Sometimes you can do more with less. Proprietary pipette tips developed by PhyNexus in San Jose, California, promise high performance in tiny volumes with minimum fuss. The key lies in encapsulating very small quantities — just 5–10 microlitres — of protein separation resin between hydrophilic screens in the very end of the pipette tip. “The whole sample is obliged to make highly intimate contact with that resin,” says Chris Hanna, vice-president of business development. “That results in high trapping efficiency for the sample. We can get a 10–20-fold increase in the target protein sample from just a few hundred microlitres of sample, and get purities that are often over 95% with a single separation step.”

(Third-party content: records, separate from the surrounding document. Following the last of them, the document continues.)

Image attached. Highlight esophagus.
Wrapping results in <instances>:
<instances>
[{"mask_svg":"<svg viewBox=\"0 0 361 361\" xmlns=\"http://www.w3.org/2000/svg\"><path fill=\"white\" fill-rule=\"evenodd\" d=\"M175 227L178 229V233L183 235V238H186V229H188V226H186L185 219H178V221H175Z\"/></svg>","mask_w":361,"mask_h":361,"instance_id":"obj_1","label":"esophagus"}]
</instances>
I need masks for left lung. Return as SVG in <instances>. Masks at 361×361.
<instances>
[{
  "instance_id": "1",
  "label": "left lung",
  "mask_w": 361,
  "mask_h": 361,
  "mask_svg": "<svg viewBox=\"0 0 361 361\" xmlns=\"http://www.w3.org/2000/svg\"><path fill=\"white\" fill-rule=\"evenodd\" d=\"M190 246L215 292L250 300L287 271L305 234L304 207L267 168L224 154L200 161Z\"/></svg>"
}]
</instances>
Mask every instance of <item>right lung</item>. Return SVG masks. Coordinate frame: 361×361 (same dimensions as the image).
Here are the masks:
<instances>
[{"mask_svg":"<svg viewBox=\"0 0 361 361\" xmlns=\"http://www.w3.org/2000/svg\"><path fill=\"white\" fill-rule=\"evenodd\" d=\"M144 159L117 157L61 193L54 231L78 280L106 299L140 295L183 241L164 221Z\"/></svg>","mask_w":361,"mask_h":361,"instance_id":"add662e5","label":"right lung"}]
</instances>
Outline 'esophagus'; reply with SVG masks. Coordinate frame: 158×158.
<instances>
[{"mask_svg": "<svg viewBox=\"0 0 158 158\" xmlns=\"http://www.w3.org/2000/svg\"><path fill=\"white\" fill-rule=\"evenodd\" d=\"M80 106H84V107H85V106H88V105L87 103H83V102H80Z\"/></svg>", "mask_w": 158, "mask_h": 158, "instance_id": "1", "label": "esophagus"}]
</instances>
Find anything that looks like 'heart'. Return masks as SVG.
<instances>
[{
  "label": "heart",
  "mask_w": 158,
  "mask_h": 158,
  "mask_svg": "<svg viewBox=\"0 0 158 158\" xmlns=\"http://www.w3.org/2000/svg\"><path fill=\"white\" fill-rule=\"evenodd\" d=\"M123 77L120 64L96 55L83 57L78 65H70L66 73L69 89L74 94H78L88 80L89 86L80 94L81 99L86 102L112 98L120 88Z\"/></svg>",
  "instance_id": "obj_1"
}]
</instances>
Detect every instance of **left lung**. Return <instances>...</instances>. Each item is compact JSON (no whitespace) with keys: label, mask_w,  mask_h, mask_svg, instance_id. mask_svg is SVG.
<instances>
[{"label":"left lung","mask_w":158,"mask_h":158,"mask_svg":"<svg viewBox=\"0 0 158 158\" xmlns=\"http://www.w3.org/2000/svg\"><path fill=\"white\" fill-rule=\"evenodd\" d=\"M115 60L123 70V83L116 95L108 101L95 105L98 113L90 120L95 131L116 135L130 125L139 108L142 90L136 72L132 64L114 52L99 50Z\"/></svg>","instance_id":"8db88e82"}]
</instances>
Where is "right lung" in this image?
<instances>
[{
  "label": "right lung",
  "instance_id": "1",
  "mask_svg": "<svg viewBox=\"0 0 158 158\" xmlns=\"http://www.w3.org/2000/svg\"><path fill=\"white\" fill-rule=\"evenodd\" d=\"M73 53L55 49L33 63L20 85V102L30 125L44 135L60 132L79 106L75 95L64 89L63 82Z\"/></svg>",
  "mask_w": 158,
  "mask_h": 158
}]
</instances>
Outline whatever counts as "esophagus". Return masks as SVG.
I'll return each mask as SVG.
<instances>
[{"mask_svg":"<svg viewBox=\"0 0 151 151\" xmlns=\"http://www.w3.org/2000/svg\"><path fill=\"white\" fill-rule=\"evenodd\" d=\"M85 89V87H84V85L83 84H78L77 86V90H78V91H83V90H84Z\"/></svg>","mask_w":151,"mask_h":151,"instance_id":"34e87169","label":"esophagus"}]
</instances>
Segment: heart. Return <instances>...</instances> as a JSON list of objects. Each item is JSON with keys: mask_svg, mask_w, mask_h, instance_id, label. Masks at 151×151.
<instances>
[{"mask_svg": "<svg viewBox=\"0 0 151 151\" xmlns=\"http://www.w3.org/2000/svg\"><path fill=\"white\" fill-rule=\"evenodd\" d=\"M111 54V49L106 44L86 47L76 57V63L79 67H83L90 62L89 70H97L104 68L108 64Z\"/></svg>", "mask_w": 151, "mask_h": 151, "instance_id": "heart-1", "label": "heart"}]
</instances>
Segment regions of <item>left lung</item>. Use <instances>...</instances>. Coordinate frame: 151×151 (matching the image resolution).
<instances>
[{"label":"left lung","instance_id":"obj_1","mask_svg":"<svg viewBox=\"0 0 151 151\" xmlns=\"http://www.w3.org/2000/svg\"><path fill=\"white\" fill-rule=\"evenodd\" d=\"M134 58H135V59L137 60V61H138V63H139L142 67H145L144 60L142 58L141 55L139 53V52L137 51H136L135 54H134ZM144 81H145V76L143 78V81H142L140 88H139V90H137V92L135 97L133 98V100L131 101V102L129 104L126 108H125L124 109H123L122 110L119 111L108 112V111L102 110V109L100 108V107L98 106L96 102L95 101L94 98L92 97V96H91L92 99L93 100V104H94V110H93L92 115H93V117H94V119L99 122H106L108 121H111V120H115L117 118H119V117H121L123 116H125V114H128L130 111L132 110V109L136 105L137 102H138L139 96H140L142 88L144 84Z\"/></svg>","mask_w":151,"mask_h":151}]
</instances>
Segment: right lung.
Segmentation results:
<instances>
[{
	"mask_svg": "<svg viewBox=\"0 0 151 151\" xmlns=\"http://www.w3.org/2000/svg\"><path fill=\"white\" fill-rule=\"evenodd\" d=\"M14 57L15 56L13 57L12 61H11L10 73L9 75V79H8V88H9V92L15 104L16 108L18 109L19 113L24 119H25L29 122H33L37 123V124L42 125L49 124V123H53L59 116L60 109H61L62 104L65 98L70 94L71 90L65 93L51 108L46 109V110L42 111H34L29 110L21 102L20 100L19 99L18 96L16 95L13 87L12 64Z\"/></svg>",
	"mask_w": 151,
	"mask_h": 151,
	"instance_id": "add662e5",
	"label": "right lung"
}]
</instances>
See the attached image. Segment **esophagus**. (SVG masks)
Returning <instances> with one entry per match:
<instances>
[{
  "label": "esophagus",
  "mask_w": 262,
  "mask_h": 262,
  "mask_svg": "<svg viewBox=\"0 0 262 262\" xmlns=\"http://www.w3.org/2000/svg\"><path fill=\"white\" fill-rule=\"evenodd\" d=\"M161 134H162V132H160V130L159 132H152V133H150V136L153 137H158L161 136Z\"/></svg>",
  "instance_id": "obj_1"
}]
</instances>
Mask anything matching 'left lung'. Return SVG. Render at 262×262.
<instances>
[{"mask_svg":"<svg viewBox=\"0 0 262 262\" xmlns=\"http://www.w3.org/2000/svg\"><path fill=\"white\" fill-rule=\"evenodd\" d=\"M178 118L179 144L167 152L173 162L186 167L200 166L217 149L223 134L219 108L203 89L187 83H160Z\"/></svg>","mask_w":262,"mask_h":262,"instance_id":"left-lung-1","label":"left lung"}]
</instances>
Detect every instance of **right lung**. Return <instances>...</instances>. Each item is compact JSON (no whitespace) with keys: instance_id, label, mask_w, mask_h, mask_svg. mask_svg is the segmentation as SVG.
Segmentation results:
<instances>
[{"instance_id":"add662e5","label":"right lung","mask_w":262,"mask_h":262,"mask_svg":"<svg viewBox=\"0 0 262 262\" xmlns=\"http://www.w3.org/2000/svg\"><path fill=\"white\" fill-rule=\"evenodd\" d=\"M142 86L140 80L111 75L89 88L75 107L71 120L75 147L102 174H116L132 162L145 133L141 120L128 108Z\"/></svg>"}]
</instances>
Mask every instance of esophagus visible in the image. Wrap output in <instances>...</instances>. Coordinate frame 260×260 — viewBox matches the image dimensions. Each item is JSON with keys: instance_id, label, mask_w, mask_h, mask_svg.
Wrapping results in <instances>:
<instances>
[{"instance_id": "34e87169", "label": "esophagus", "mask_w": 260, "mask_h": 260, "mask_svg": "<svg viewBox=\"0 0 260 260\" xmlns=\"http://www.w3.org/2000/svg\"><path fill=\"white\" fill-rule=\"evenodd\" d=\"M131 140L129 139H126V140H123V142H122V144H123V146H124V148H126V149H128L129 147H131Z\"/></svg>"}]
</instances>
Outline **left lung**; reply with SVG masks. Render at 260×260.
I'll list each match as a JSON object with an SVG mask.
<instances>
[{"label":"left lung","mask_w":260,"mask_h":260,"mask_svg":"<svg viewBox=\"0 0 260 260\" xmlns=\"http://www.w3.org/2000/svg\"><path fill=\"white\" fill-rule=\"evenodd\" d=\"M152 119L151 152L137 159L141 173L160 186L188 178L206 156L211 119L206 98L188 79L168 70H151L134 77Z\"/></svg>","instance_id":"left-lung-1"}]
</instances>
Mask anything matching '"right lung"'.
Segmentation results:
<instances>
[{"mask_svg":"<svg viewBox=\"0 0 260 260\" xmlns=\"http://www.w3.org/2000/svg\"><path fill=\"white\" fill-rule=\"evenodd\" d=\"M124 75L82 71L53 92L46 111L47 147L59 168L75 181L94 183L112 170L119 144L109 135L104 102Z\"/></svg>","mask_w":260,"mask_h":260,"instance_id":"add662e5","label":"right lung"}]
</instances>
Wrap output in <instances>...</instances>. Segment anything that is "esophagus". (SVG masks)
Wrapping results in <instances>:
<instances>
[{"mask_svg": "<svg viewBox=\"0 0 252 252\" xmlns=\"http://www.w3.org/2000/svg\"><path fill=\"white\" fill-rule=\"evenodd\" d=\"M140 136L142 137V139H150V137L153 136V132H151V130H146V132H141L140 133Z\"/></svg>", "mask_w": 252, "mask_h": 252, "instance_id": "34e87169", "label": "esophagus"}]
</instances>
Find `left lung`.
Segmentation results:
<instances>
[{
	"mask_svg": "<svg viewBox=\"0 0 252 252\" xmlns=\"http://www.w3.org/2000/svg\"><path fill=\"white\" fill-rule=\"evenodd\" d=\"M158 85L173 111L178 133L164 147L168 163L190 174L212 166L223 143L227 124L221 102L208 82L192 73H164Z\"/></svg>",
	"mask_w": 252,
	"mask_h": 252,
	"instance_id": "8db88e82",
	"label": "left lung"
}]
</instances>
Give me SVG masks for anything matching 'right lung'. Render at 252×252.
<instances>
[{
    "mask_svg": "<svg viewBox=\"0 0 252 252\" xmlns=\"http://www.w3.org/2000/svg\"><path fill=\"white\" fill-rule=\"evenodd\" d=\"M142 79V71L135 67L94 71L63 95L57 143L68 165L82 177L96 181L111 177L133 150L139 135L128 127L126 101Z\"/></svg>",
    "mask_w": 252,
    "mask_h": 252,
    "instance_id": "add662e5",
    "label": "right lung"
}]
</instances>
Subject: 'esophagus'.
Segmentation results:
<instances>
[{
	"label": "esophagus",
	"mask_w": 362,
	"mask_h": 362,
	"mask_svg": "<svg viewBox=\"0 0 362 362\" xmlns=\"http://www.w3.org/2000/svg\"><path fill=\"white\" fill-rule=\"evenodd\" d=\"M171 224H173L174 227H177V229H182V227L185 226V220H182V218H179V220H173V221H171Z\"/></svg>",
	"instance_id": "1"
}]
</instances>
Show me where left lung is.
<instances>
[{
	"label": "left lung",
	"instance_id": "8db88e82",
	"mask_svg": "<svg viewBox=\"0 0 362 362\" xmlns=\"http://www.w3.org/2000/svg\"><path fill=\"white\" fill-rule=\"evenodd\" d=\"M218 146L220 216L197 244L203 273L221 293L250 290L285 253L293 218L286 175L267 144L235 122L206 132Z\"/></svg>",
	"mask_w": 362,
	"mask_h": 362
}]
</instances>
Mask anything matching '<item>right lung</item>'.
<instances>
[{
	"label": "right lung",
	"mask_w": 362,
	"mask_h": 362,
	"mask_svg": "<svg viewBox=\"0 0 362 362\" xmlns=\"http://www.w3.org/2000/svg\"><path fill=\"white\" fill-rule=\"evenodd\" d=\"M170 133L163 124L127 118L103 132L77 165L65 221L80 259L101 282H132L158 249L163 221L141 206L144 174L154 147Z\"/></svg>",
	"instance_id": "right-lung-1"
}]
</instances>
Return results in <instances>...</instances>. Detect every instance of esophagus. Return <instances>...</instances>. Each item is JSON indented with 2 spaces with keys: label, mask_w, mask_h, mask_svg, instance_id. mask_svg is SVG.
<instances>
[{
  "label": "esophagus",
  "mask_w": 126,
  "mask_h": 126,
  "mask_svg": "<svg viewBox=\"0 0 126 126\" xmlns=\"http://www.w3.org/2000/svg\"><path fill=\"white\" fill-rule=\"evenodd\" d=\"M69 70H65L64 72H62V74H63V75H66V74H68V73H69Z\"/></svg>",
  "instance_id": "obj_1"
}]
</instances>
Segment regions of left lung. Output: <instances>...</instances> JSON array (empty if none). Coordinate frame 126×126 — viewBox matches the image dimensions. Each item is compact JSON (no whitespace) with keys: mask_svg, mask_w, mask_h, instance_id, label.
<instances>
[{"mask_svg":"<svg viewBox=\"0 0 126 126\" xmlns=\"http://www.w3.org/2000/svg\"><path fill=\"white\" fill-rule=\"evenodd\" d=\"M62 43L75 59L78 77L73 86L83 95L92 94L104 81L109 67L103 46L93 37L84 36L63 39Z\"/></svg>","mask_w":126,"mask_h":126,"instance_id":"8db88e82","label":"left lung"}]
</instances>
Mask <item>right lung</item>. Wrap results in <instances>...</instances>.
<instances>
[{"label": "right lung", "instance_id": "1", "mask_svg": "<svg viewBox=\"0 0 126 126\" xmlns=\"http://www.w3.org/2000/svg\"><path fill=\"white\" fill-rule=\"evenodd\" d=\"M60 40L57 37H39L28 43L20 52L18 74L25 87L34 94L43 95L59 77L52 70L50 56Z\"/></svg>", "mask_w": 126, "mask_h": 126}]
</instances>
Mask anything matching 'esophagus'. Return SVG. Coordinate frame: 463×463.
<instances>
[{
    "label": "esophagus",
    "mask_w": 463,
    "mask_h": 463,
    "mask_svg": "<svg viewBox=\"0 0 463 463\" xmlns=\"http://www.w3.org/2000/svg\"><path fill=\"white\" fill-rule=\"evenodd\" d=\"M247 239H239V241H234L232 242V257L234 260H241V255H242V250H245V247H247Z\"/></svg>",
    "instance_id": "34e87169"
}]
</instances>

As well as the technical collaboration with Caliper of Hopkinton, Massachusetts, PhyNexus has designed its PhyTips to be compatible with liquid-handling robots from Tecan of Männedorf, Switzerland, Beckman Coulter of Fullerton, California, and PerkinElmer of Boston, Massachusetts. The firm has also agreed licences to use some of the most advanced resins in its tips, including Qiagen's Ni-NTA resin for purifying histidine-tagged proteins. The combination of tips, resins and platforms makes for exquisite control of the separation process, Hanna says. “You can control the number of cycles that go back and forth through the bed, the rate they do so, the composition of the washes. We can really make that microvolume of material dance and perform at its best,” he says. “To be able to do that and maintain fully functional proteins at these very small scales gives you ÄKTA-type purification off a very small amount of starting sample. People can avoid scaling up.”

The tips are initially being deployed for rapid purification and enrichment of antibodies from small cultures of Escherichia coli for use in high-throughput cell-based assays, giving significant savings in time and money. “People are wanting to get real biological information much earlier in their screening process, and to do that they have to have the stuff properly prepped,” notes Hanna. Interest is also coming from protein engineering and biopharmaceutical companies looking to miniaturize their protein-expression systems.